**Passage cité**
Le site « histoire maritime du Légué » nous fournit par ses bases de données sur les bateaux du Légué de précieuses informations sur les lieux de construction et les dimensions de presque tous les bateaux armés dans ce port. De 1879 à 1929 le chantier Kerenfors de Roscoff construit de nombreux bateaux pour le port du Légué.

 

La construction roscovite de bateau de pêche pour le Légué commence assez tôt,  premier répertorié est le lougre le Fleur du nord construit en 1879 pour  Jean Bouard, François Delaporte Louis Eouzan et Louis Tanguy ses dimensions en douanes sont longueur 9.86m  bau 3.96m  et creux 1.60m, ce sont ces dimensions sont classiques des lougres elles vont peu évoluer par la suite.

 

Deux générations de charpentiers Kerenfors ont construit pour le Légué : Francisque et Anselme  Kerenfors les deux frères associés puis Armand le fils d’Anselme de à partir de  1910.

 

Deux magnifiques photos  (Coll. Musée de Bretagne) de la préparation de la mise à l’eau du lougre Laisser Dire en 1912,  la peinture de ce lougre est plus à la mode roscovite qu’à la mode du Légué, ou les coques sont généralement noires soulignées par une bande banche.

Le bateau a été descendu sur la grève depuis le hangar du chantier en le glissant sur deux glissières une sous la quille et une sous une fausse béquille installée à tribord et renforcé par deux jambes de force, les lougre échouant sur la vasière ne sont pas équipé de béquille, ils ont un solide bordé d’échouage que l’on aperçoit sur cette photo.  Une plaque provisoire avec le nom du bateau : « Laisser Dire » a été posé à l’avant à bâbord  la bénédiction se fera à basse mer devant une  petite foule de gens endimanché pour l’occasion, le bateau flottera  quelques temps avant la pleine mer, il n’y a pas de véritable lancement, il sera maté de ses deux mâts par la suite.

Les deux doris que l’on voit sur la gauche viennent certainement de la goélette Batavia qui a coulé le 12 avril  1912 au large de l’île de Batz, sept doris seront vendus par adjudication d’épave par l’inscription maritime de Roscoff le 20 aout de la même année.

**Entrées répertoriées**
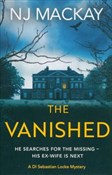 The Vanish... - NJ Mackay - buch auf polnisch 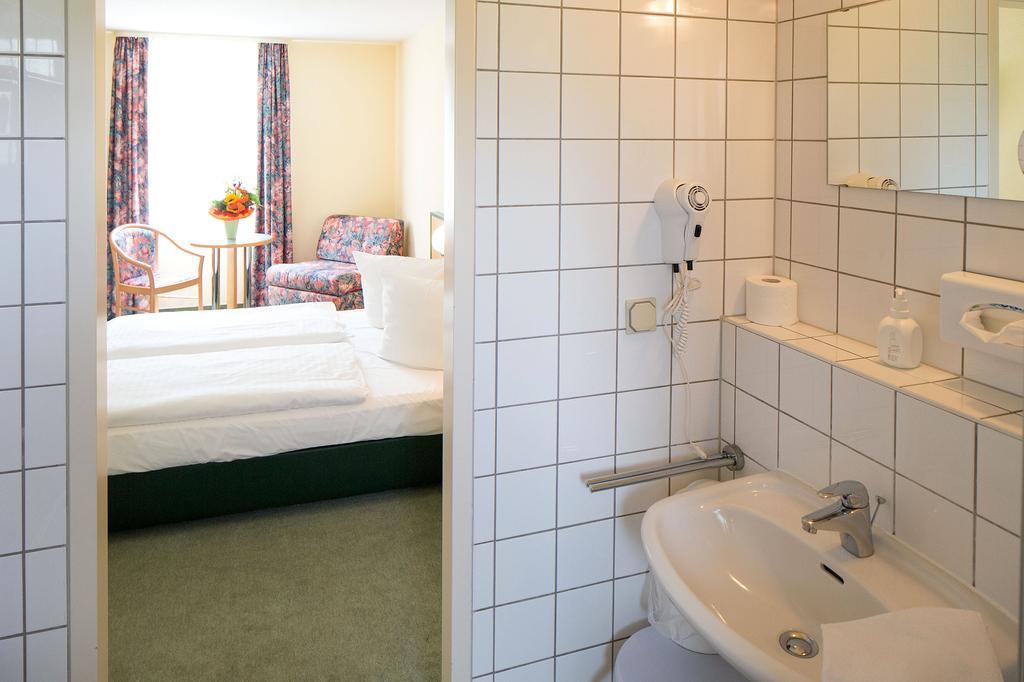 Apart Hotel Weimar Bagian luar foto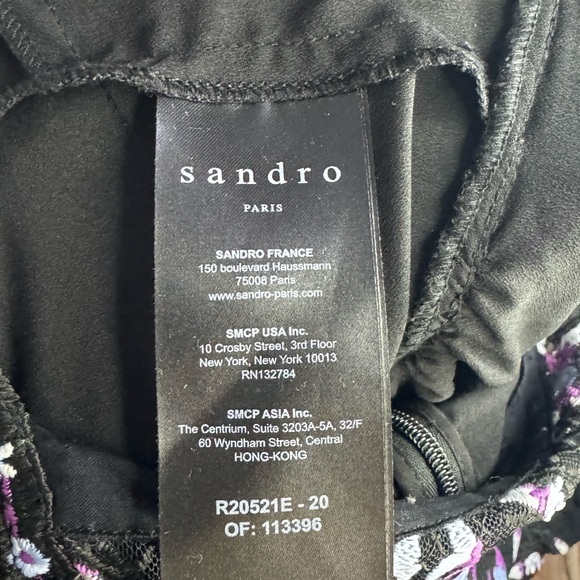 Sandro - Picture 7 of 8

==

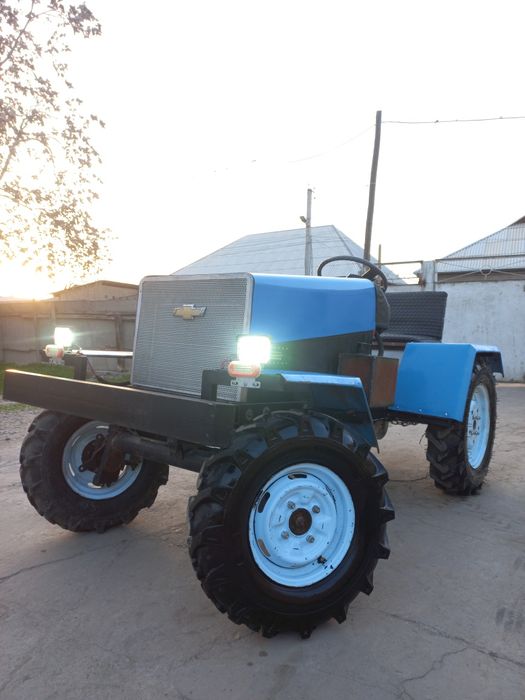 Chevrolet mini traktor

**Consigne**
Recopiez mot pour mot le passage cité depuis l'endroit où figurent les mots « Deux magnifiques photos  (Coll. », en vous arrêtant après « une bande banche. ». Les entrées forment un ensemble distinct du passage cité.

**Réponse**
Deux magnifiques photos  (Coll. Musée de Bretagne) de la préparation de la mise à l’eau du lougre Laisser Dire en 1912,  la peinture de ce lougre est plus à la mode roscovite qu’à la mode du Légué, ou les coques sont généralement noires soulignées par une bande banche.